> TASK: Would you please write out the records below exactly as they appear?

(Items listed in a dataset)
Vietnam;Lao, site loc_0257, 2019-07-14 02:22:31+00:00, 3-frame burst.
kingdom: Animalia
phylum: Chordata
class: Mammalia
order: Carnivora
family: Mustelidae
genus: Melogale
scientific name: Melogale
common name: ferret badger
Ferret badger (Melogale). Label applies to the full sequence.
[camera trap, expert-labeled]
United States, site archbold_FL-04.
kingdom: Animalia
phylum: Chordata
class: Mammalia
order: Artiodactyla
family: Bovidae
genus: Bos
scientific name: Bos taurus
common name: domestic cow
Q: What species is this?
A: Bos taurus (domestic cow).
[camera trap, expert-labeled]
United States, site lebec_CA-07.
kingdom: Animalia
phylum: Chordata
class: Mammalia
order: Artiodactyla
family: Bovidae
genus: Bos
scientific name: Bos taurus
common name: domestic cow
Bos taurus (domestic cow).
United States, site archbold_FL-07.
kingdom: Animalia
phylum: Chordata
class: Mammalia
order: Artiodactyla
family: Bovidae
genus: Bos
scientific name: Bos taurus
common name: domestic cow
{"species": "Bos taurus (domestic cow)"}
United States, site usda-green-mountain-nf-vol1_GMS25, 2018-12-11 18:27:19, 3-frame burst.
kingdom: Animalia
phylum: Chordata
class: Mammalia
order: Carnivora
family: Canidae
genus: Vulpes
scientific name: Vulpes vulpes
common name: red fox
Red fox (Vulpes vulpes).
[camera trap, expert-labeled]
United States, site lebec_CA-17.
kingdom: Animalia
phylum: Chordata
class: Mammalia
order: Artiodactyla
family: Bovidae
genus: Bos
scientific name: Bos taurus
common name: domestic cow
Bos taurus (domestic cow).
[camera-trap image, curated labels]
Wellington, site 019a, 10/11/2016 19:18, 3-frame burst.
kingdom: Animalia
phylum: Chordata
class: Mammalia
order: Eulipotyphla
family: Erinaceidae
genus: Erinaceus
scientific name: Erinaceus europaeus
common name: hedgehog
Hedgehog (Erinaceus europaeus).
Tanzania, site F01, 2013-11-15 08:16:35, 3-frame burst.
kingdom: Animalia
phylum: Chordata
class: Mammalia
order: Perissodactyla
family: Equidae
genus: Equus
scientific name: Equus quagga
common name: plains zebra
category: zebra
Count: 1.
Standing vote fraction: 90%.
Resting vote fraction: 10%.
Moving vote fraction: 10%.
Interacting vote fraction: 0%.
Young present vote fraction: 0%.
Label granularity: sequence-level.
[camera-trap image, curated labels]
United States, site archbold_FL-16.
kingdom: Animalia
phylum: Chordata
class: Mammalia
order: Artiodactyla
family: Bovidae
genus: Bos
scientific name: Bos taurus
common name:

> RESULT OF THIS EXERCISE:
Vietnam;Lao, site loc_0257, 2019-07-14 02:22:31+00:00, 3-frame burst.
kingdom: Animalia
phylum: Chordata
class: Mammalia
order: Carnivora
family: Mustelidae
genus: Melogale
scientific name: Melogale
common name: ferret badger
Ferret badger (Melogale). Label applies to the full sequence.
[camera trap, expert-labeled]
United States, site archbold_FL-04.
kingdom: Animalia
phylum: Chordata
class: Mammalia
order: Artiodactyla
family: Bovidae
genus: Bos
scientific name: Bos taurus
common name: domestic cow
Q: What species is this?
A: Bos taurus (domestic cow).
[camera trap, expert-labeled]
United States, site lebec_CA-07.
kingdom: Animalia
phylum: Chordata
class: Mammalia
order: Artiodactyla
family: Bovidae
genus: Bos
scientific name: Bos taurus
common name: domestic cow
Bos taurus (domestic cow).
United States, site archbold_FL-07.
kingdom: Animalia
phylum: Chordata
class: Mammalia
order: Artiodactyla
family: Bovidae
genus: Bos
scientific name: Bos taurus
common name: domestic cow
{"species": "Bos taurus (domestic cow)"}
United States, site usda-green-mountain-nf-vol1_GMS25, 2018-12-11 18:27:19, 3-frame burst.
kingdom: Animalia
phylum: Chordata
class: Mammalia
order: Carnivora
family: Canidae
genus: Vulpes
scientific name: Vulpes vulpes
common name: red fox
Red fox (Vulpes vulpes).
[camera trap, expert-labeled]
United States, site lebec_CA-17.
kingdom: Animalia
phylum: Chordata
class: Mammalia
order: Artiodactyla
family: Bovidae
genus: Bos
scientific name: Bos taurus
common name: domestic cow
Bos taurus (domestic cow).
[camera-trap image, curated labels]
Wellington, site 019a, 10/11/2016 19:18, 3-frame burst.
kingdom: Animalia
phylum: Chordata
class: Mammalia
order: Eulipotyphla
family: Erinaceidae
genus: Erinaceus
scientific name: Erinaceus europaeus
common name: hedgehog
Hedgehog (Erinaceus europaeus).
Tanzania, site F01, 2013-11-15 08:16:35, 3-frame burst.
kingdom: Animalia
phylum: Chordata
class: Mammalia
order: Perissodactyla
family: Equidae
genus: Equus
scientific name: Equus quagga
common name: plains zebra
category: zebra
Count: 1.
Standing vote fraction: 90%.
Resting vote fraction: 10%.
Moving vote fraction: 10%.
Interacting vote fraction: 0%.
Young present vote fraction: 0%.
Label granularity: sequence-level.
[camera-trap image, curated labels]
United States, site archbold_FL-16.
kingdom: Animalia
phylum: Chordata
class: Mammalia
order: Artiodactyla
family: Bovidae
genus: Bos
scientific name: Bos taurus
common name:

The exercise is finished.